(Beginning of Provided data)

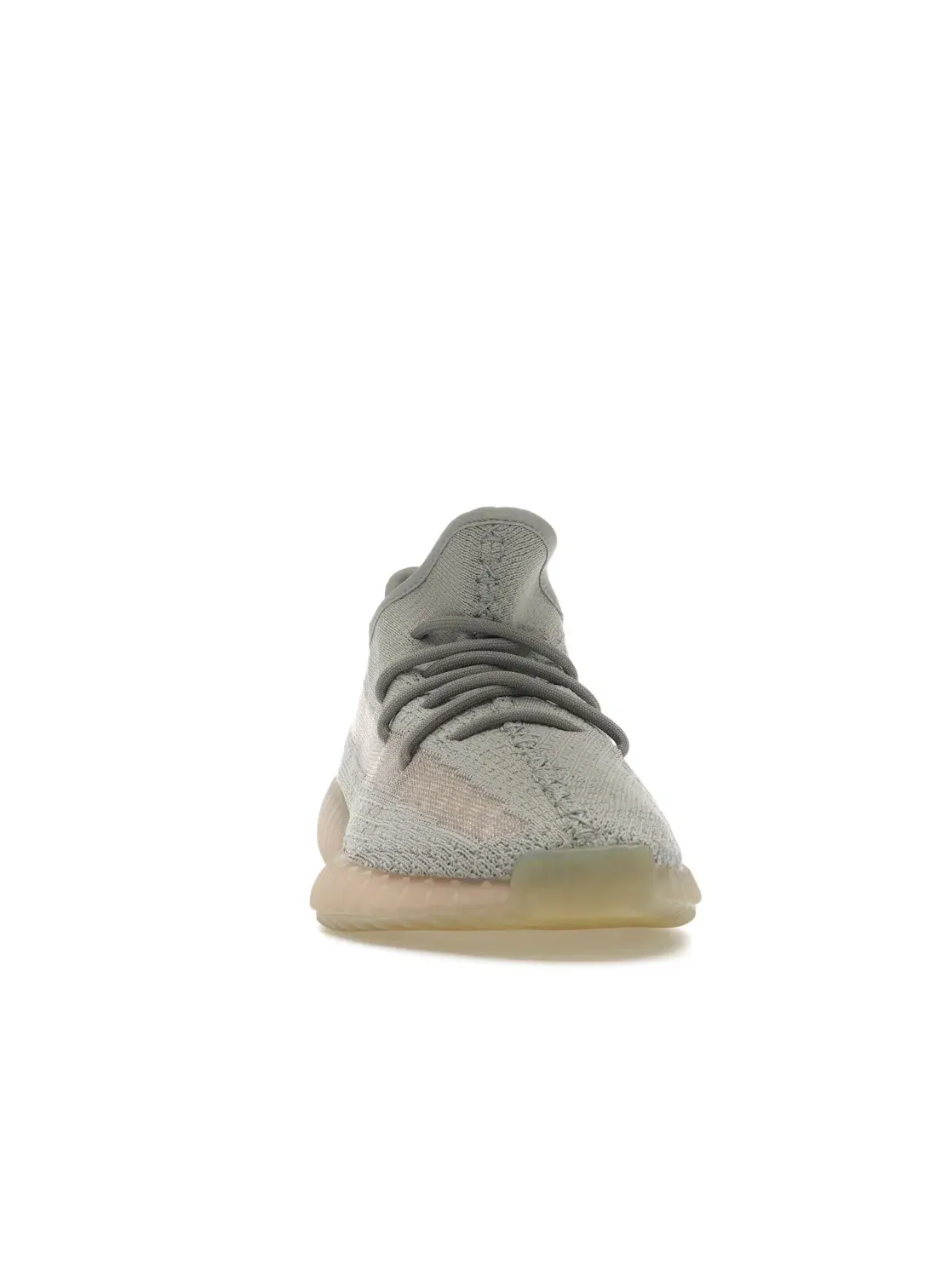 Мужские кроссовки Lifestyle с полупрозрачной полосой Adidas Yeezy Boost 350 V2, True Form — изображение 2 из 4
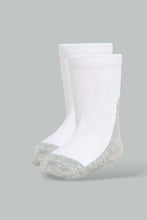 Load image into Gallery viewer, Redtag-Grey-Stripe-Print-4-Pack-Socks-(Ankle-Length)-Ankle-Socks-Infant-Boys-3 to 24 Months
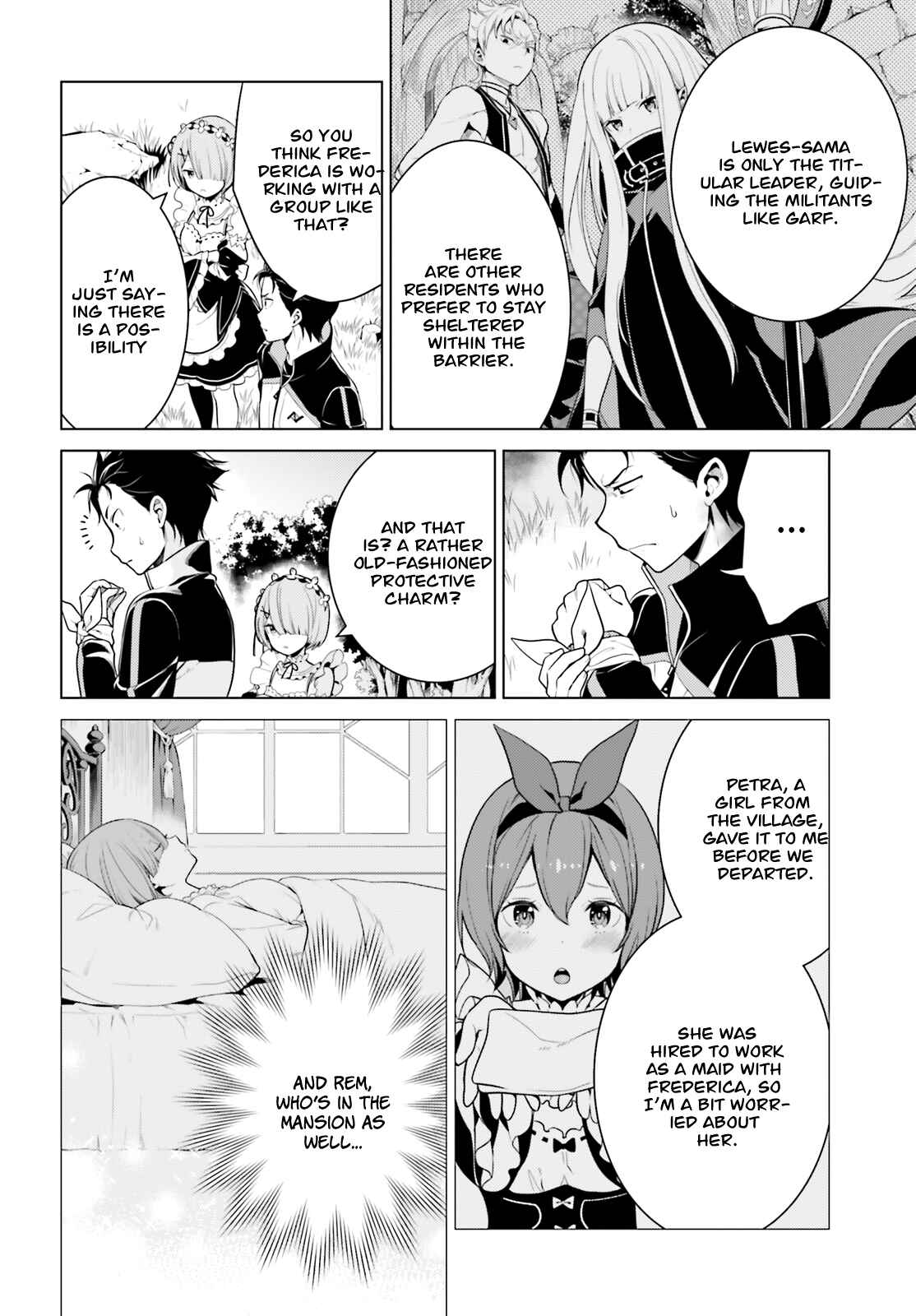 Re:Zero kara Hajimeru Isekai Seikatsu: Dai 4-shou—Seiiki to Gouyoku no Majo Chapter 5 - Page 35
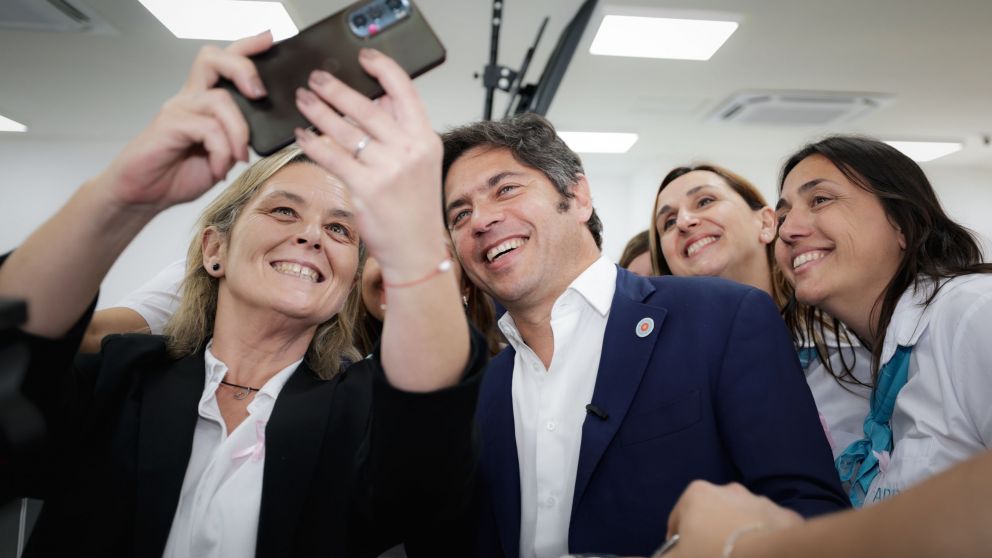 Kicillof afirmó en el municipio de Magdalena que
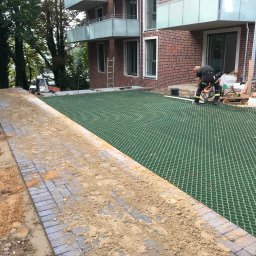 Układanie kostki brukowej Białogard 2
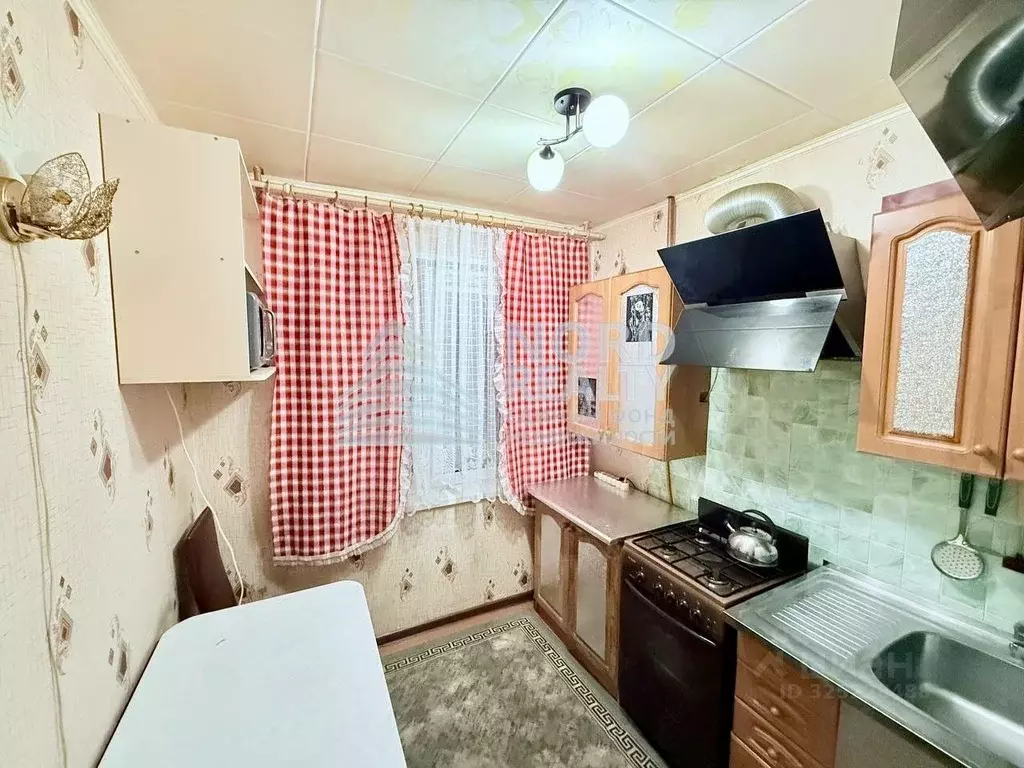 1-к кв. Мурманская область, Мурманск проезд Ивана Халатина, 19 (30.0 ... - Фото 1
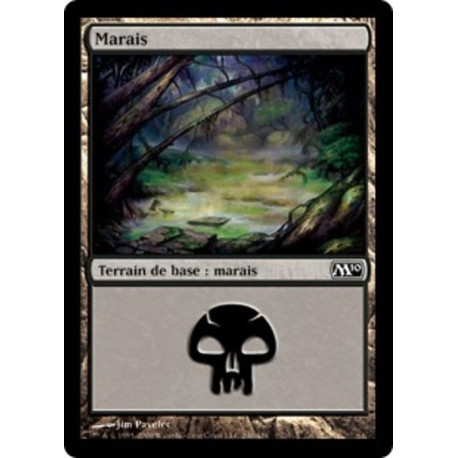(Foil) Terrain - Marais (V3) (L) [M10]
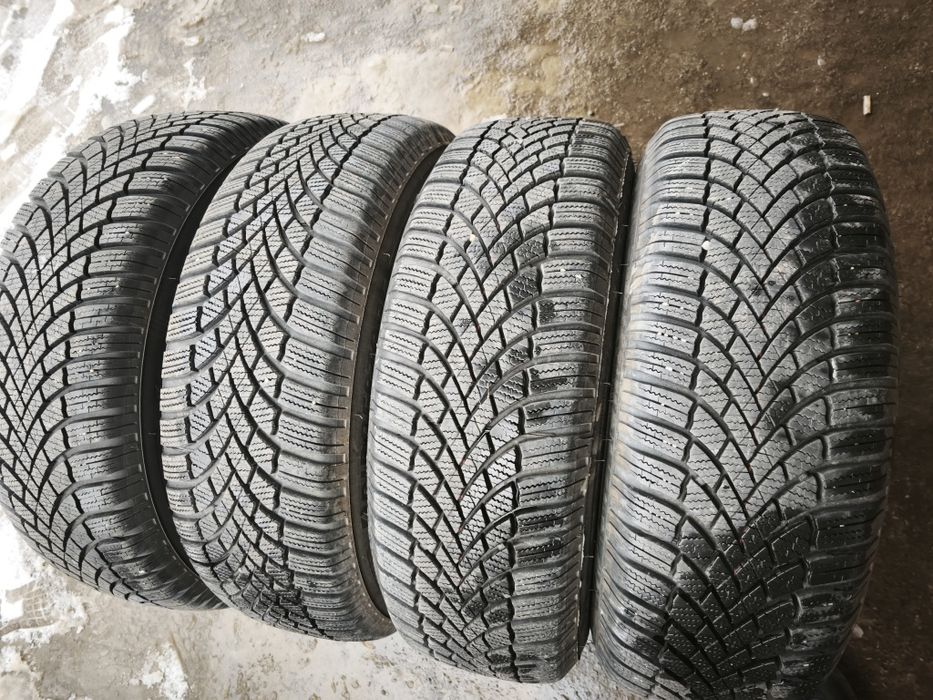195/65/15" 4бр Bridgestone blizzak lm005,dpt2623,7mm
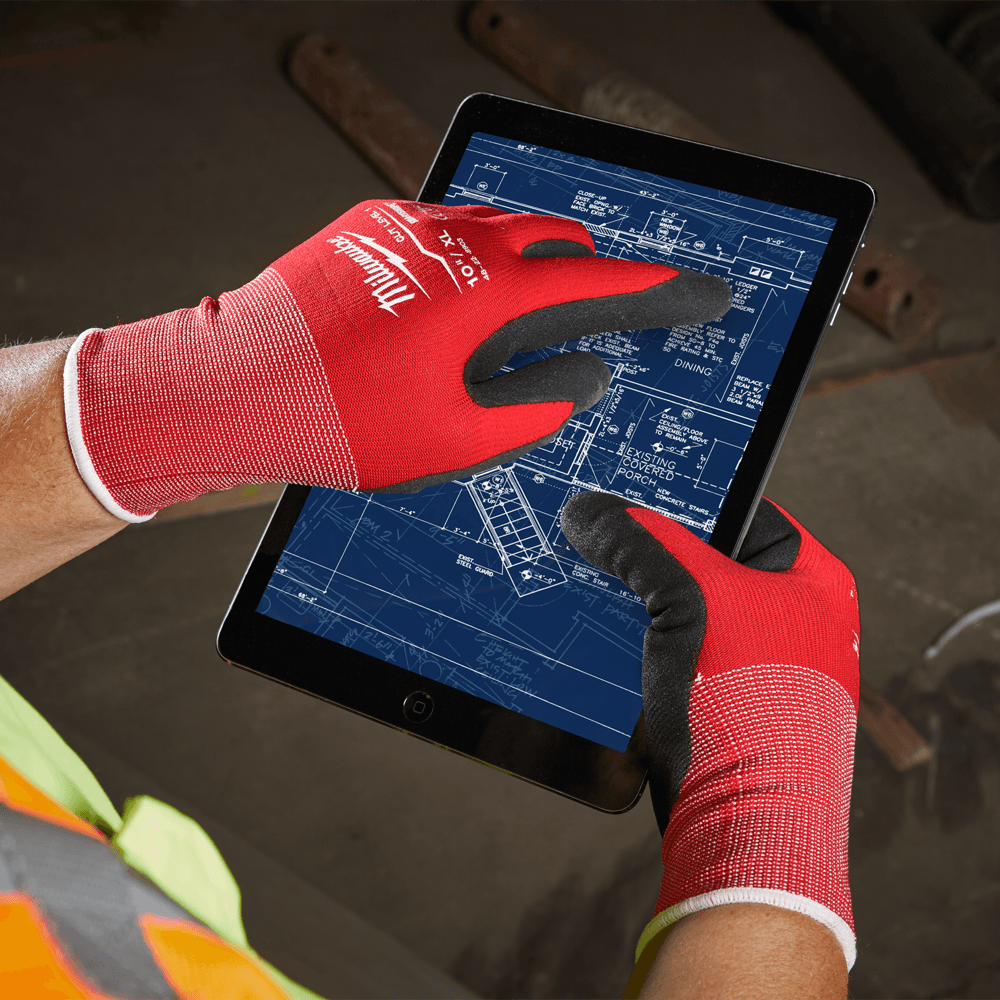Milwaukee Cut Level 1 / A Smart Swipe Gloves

(End of Provided data)

**About this exercise:**
Give back exactly, and only, the lines from the one holding "Bridgestone blizzak lm005,dpt2623,7mm" through the last line of the entries, with every picture omitted.

**Result of this task:**
195/65/15" 4бр Bridgestone blizzak lm005,dpt2623,7mm
Milwaukee Cut Level 1 / A Smart Swipe Gloves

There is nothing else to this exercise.